WRITTEN EXERCISE: Reproduce the records below in their entirety, character for character.

=======

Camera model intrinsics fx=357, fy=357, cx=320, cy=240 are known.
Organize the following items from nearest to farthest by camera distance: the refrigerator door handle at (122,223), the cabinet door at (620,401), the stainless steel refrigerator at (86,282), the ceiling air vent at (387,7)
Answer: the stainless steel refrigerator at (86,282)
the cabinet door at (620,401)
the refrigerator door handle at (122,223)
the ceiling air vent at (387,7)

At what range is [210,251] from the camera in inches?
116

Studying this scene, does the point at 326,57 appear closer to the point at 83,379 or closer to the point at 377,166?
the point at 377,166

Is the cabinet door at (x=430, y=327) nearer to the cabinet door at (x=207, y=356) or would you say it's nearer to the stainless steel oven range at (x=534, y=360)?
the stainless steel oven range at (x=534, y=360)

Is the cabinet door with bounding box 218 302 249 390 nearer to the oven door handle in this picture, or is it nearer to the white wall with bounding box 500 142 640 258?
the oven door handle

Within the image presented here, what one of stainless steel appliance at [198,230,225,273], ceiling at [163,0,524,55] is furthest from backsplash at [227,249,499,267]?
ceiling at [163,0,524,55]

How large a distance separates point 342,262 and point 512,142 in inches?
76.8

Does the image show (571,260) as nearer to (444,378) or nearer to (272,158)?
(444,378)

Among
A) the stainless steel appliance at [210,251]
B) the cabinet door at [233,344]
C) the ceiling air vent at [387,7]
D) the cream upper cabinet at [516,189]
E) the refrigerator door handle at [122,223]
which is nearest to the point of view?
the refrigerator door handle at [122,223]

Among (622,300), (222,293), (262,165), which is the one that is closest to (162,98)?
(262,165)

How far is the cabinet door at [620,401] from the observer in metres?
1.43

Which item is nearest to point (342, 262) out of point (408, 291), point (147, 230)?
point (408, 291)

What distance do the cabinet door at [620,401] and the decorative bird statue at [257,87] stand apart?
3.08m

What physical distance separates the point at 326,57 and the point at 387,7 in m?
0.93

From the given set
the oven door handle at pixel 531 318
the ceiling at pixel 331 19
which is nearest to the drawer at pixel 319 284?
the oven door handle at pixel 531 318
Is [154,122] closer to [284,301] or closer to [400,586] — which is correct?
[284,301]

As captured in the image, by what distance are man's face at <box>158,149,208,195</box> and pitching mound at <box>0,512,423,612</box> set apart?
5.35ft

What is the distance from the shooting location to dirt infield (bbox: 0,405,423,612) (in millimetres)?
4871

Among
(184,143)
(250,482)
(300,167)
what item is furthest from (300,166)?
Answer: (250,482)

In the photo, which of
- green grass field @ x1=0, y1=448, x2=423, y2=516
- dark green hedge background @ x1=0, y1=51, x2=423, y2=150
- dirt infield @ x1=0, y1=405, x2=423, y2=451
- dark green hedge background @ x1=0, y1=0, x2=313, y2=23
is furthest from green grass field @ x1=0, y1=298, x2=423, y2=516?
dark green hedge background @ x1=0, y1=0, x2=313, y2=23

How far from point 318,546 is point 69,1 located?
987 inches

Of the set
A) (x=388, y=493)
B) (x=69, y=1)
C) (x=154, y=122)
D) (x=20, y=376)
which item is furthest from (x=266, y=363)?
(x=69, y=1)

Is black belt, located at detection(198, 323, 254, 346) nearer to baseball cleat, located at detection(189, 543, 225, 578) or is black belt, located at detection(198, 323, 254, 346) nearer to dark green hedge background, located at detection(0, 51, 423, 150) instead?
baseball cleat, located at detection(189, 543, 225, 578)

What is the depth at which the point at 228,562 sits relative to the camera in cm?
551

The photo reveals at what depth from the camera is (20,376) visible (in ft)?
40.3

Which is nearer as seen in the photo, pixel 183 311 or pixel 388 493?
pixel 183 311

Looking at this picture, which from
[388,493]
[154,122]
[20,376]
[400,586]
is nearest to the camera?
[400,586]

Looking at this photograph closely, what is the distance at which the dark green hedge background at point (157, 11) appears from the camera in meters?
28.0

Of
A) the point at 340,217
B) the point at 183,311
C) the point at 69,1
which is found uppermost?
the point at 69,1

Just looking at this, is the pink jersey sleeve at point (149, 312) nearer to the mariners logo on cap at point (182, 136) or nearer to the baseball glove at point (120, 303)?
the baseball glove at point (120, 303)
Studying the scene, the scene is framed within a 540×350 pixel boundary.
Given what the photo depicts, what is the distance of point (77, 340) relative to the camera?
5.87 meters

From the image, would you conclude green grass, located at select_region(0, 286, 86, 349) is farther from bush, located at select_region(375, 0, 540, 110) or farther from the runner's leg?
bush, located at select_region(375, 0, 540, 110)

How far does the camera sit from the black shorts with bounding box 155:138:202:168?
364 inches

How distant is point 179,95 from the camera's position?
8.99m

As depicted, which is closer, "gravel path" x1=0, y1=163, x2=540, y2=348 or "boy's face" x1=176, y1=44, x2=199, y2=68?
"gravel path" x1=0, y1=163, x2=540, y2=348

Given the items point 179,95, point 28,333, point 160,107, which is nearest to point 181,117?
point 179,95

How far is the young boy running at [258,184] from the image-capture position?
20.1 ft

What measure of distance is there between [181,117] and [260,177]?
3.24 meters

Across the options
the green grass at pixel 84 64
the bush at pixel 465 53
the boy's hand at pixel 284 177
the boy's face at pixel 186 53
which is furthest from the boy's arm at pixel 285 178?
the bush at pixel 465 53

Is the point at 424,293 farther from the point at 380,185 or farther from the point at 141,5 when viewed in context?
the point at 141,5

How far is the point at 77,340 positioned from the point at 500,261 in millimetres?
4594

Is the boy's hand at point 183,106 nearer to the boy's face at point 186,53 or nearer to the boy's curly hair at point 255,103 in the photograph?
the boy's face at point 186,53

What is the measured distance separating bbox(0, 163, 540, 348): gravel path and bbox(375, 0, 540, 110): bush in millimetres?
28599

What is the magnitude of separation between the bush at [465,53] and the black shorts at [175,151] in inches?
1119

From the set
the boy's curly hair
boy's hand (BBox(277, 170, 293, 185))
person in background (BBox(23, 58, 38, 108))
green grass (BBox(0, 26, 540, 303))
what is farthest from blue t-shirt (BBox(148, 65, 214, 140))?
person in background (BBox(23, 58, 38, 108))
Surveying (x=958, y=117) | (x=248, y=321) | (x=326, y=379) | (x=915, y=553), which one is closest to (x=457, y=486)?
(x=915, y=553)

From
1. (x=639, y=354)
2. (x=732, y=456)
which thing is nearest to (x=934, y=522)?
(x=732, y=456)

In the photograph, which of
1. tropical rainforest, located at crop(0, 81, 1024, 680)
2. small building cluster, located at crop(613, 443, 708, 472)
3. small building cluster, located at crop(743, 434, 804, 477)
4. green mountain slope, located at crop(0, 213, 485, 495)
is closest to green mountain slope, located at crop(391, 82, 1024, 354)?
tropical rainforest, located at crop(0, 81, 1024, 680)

=======

EXERCISE SOLUTION:
Camera model intrinsics fx=357, fy=357, cx=320, cy=240 are known.
Organize the following items from nearest to farthest by camera distance: the refrigerator door handle at (122,223), the cabinet door at (620,401), the stainless steel refrigerator at (86,282), the ceiling air vent at (387,7)
Answer: the stainless steel refrigerator at (86,282)
the cabinet door at (620,401)
the refrigerator door handle at (122,223)
the ceiling air vent at (387,7)

At what range is [210,251] from the camera in inches?
116

Studying this scene, does the point at 326,57 appear closer to the point at 83,379 or closer to the point at 377,166?
the point at 377,166

Is the cabinet door at (x=430, y=327) nearer to the cabinet door at (x=207, y=356) or would you say it's nearer to the stainless steel oven range at (x=534, y=360)?
the stainless steel oven range at (x=534, y=360)

Is the cabinet door with bounding box 218 302 249 390 nearer to the oven door handle in this picture, or is it nearer to the white wall with bounding box 500 142 640 258?
the oven door handle

Within the image presented here, what one of stainless steel appliance at [198,230,225,273], ceiling at [163,0,524,55] is furthest from backsplash at [227,249,499,267]?
ceiling at [163,0,524,55]

How large a distance separates point 342,262 and point 512,142 in inches?
76.8

Does the image show (571,260) as nearer to (444,378) or nearer to (272,158)?
(444,378)

Among
A) the stainless steel appliance at [210,251]
B) the cabinet door at [233,344]
C) the ceiling air vent at [387,7]
D) the cream upper cabinet at [516,189]
E) the refrigerator door handle at [122,223]
which is nearest to the point of view?
the refrigerator door handle at [122,223]

Among (622,300), (222,293), (262,165), which is the one that is closest to (162,98)?
(262,165)

How far is the cabinet door at [620,401] from the observer in metres?
1.43

Which item is nearest to point (342, 262) out of point (408, 291), point (147, 230)?
point (408, 291)

What distance do the cabinet door at [620,401] and the decorative bird statue at [257,87] stand apart?
3.08m

What physical distance separates the point at 326,57 and the point at 387,7 in m?
0.93

From the given set
the oven door handle at pixel 531 318
the ceiling at pixel 331 19
which is nearest to the drawer at pixel 319 284?
the oven door handle at pixel 531 318
Is [154,122] closer to [284,301] or closer to [400,586] — which is correct?
[284,301]

As captured in the image, by what distance are man's face at <box>158,149,208,195</box> and pitching mound at <box>0,512,423,612</box> set apart?
5.35ft

What is the distance from the shooting location to dirt infield (bbox: 0,405,423,612) (in millimetres)?
4871

Among
(184,143)
(250,482)
(300,167)
what item is furthest from (300,166)?
Answer: (250,482)

In the photo, which of
- green grass field @ x1=0, y1=448, x2=423, y2=516
- dark green hedge background @ x1=0, y1=51, x2=423, y2=150
- dirt infield @ x1=0, y1=405, x2=423, y2=451
- dark green hedge background @ x1=0, y1=0, x2=313, y2=23
is furthest from green grass field @ x1=0, y1=298, x2=423, y2=516?
dark green hedge background @ x1=0, y1=0, x2=313, y2=23

How far from point 318,546 is point 69,1 located?
987 inches

Of the set
A) (x=388, y=493)
B) (x=69, y=1)
C) (x=154, y=122)
D) (x=20, y=376)
which item is furthest from (x=266, y=363)?
(x=69, y=1)

Is black belt, located at detection(198, 323, 254, 346) nearer to baseball cleat, located at detection(189, 543, 225, 578) or is black belt, located at detection(198, 323, 254, 346) nearer to dark green hedge background, located at detection(0, 51, 423, 150) instead?
baseball cleat, located at detection(189, 543, 225, 578)

What is the depth at which the point at 228,562 sits relative to the camera in cm?
551

The photo reveals at what depth from the camera is (20,376) visible (in ft)?
40.3

Which is nearer as seen in the photo, pixel 183 311 or pixel 388 493?
pixel 183 311

Looking at this picture, which from
[388,493]
[154,122]
[20,376]
[400,586]
is nearest to the camera?
[400,586]

Looking at this photograph closely, what is the distance at which the dark green hedge background at point (157, 11) appears from the camera in meters?
28.0

Of
A) the point at 340,217
B) the point at 183,311
C) the point at 69,1
which is found uppermost?
the point at 69,1

Just looking at this, is the pink jersey sleeve at point (149, 312) nearer to the mariners logo on cap at point (182, 136) or nearer to the baseball glove at point (120, 303)?
the baseball glove at point (120, 303)
Studying the scene, the scene is framed within a 540×350 pixel boundary.
Given what the photo depicts, what is the distance of point (77, 340) relative to the camera?
5.87 meters

From the image, would you conclude green grass, located at select_region(0, 286, 86, 349) is farther from bush, located at select_region(375, 0, 540, 110) or farther from the runner's leg?
bush, located at select_region(375, 0, 540, 110)

How far does the camera sit from the black shorts with bounding box 155:138:202:168?
364 inches

How distant is point 179,95 from the camera's position?
8.99m

As depicted, which is closer, "gravel path" x1=0, y1=163, x2=540, y2=348 or "boy's face" x1=176, y1=44, x2=199, y2=68?
"gravel path" x1=0, y1=163, x2=540, y2=348

Given the items point 179,95, point 28,333, point 160,107, which is nearest to point 181,117?
point 179,95

How far is the young boy running at [258,184] from the image-capture position?
20.1 ft

What measure of distance is there between [181,117] and [260,177]?
3.24 meters

Across the options
the green grass at pixel 84 64
the bush at pixel 465 53
the boy's hand at pixel 284 177
the boy's face at pixel 186 53
which is furthest from the boy's arm at pixel 285 178?
the bush at pixel 465 53

Is the point at 424,293 farther from the point at 380,185 or farther from the point at 141,5 when viewed in context?
the point at 141,5

How far is the point at 77,340 positioned from the point at 500,261 in millimetres?
4594

Is the boy's hand at point 183,106 nearer to the boy's face at point 186,53 or nearer to the boy's curly hair at point 255,103 in the photograph?
the boy's face at point 186,53

What is the measured distance separating bbox(0, 163, 540, 348): gravel path and bbox(375, 0, 540, 110): bush in millimetres?
28599

What is the magnitude of separation between the bush at [465,53] and the black shorts at [175,151] in inches?
1119

From the set
the boy's curly hair
boy's hand (BBox(277, 170, 293, 185))
person in background (BBox(23, 58, 38, 108))
green grass (BBox(0, 26, 540, 303))
what is farthest from blue t-shirt (BBox(148, 65, 214, 140))?
person in background (BBox(23, 58, 38, 108))
Surveying (x=958, y=117) | (x=248, y=321) | (x=326, y=379) | (x=915, y=553), which one is closest to (x=457, y=486)?
(x=915, y=553)

From
1. (x=639, y=354)
2. (x=732, y=456)
which thing is nearest to (x=934, y=522)?
(x=732, y=456)

In the photograph, which of
1. tropical rainforest, located at crop(0, 81, 1024, 680)
2. small building cluster, located at crop(613, 443, 708, 472)
3. small building cluster, located at crop(743, 434, 804, 477)
4. green mountain slope, located at crop(0, 213, 485, 495)
is closest to green mountain slope, located at crop(391, 82, 1024, 354)?
tropical rainforest, located at crop(0, 81, 1024, 680)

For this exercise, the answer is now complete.